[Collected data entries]
========================================
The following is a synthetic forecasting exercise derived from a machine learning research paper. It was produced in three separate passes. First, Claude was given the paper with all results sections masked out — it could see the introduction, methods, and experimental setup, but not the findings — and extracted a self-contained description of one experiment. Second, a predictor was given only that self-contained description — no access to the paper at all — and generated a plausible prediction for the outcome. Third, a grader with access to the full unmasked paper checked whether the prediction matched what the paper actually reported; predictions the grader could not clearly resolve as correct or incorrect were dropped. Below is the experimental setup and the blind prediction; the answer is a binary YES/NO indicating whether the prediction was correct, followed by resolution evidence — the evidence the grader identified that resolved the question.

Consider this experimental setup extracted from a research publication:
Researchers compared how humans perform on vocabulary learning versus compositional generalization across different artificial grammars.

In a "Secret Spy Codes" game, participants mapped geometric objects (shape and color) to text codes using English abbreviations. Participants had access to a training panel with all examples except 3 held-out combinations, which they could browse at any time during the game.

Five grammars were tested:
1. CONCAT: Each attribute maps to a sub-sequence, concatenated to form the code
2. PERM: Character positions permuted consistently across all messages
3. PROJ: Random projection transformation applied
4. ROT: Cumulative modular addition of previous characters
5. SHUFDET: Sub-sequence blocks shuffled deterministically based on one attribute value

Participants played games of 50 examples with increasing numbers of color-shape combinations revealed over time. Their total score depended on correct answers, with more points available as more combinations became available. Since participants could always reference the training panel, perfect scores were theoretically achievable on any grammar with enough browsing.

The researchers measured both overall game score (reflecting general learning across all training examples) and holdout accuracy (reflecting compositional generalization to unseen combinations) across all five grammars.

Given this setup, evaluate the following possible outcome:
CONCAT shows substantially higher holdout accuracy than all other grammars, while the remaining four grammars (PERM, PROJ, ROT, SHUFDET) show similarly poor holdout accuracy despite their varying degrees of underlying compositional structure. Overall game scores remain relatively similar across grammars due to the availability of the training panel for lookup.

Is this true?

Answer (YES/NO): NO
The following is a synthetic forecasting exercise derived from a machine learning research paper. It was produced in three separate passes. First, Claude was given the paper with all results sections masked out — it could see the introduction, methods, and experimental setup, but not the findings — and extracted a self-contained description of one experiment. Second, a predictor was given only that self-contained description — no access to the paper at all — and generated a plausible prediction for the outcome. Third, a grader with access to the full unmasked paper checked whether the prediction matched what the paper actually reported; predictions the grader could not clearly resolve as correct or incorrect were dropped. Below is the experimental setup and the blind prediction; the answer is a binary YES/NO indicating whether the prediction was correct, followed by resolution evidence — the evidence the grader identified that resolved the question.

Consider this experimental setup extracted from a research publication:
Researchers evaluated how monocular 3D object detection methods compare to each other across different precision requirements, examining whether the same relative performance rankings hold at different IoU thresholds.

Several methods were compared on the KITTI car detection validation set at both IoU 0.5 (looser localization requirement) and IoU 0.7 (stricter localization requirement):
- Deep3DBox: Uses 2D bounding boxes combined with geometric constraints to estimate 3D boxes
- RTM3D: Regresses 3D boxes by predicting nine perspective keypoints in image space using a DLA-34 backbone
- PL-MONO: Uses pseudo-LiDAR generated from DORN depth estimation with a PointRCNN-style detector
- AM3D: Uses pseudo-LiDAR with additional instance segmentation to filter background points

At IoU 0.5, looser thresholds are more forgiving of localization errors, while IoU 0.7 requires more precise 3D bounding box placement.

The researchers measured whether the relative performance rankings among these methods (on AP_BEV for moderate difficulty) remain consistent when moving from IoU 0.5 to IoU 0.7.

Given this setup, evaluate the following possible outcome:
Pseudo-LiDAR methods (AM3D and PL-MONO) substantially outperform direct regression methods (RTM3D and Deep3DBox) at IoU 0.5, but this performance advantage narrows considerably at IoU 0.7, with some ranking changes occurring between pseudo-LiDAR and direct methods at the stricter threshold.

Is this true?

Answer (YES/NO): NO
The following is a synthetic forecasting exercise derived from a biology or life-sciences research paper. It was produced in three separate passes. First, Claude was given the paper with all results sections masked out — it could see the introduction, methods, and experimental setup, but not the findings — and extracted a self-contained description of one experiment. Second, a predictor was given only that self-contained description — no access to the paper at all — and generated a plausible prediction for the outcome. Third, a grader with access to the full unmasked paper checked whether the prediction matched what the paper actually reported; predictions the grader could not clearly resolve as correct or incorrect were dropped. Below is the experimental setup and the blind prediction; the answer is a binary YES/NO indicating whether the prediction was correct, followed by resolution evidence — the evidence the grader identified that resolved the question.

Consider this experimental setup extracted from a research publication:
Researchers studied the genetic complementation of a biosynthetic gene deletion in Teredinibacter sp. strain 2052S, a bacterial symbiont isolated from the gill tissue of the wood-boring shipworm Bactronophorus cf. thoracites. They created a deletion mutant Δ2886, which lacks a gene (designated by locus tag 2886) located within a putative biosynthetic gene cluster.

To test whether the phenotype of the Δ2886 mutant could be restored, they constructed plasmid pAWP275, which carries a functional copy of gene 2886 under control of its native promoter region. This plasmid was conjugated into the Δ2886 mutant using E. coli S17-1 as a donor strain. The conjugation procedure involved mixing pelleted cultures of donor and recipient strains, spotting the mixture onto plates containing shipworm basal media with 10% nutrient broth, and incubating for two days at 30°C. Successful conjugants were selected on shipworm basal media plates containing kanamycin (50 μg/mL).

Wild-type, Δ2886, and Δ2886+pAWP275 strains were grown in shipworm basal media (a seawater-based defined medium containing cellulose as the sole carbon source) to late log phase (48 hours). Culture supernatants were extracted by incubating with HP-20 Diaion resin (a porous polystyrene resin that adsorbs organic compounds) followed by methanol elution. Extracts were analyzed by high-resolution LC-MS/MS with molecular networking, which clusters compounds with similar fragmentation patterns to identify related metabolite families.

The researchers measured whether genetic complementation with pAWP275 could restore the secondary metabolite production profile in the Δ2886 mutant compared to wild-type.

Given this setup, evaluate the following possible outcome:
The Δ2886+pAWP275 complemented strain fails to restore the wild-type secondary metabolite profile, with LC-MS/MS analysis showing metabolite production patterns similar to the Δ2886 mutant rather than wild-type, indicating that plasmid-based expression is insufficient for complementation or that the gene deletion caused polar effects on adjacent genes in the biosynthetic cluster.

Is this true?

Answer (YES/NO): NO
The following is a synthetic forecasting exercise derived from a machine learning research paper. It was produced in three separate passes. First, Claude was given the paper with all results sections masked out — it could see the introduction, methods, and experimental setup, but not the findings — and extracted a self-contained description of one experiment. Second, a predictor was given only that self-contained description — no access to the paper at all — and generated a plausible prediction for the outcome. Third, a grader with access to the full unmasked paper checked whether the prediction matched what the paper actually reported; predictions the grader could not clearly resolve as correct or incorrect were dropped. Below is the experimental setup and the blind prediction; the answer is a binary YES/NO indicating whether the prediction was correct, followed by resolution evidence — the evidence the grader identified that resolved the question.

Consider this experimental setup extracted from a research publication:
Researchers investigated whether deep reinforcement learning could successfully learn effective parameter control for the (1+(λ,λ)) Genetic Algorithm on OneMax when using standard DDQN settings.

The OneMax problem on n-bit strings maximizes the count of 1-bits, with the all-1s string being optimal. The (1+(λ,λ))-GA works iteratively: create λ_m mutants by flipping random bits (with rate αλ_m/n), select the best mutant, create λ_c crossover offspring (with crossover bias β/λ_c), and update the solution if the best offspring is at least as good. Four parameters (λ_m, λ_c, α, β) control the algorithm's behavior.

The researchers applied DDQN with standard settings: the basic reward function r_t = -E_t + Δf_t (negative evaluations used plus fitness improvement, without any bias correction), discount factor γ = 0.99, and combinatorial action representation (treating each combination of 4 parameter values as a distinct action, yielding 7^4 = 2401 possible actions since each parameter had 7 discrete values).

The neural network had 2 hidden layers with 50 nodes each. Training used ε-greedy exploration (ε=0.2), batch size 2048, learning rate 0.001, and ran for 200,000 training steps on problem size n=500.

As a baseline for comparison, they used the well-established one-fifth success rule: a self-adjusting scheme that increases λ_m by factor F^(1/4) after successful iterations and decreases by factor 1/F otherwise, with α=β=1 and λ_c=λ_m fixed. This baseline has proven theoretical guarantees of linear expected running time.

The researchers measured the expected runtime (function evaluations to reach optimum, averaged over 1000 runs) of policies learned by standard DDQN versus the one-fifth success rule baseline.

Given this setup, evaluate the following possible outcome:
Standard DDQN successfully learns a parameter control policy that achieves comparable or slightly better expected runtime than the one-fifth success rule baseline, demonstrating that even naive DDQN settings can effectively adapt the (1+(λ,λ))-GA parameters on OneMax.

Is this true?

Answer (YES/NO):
========================================
Instructions to follow -
Taking the entries above, write out exactly the lines starting with the line containing "Wild-type, Δ2886, and" and going on through the line containing "The researchers measured whether genetic", both included, and nothing else.

Solution for this problem -
Wild-type, Δ2886, and Δ2886+pAWP275 strains were grown in shipworm basal media (a seawater-based defined medium containing cellulose as the sole carbon source) to late log phase (48 hours). Culture supernatants were extracted by incubating with HP-20 Diaion resin (a porous polystyrene resin that adsorbs organic compounds) followed by methanol elution. Extracts were analyzed by high-resolution LC-MS/MS with molecular networking, which clusters compounds with similar fragmentation patterns to identify related metabolite families.

The researchers measured whether genetic complementation with pAWP275 could restore the secondary metabolite production profile in the Δ2886 mutant compared to wild-type.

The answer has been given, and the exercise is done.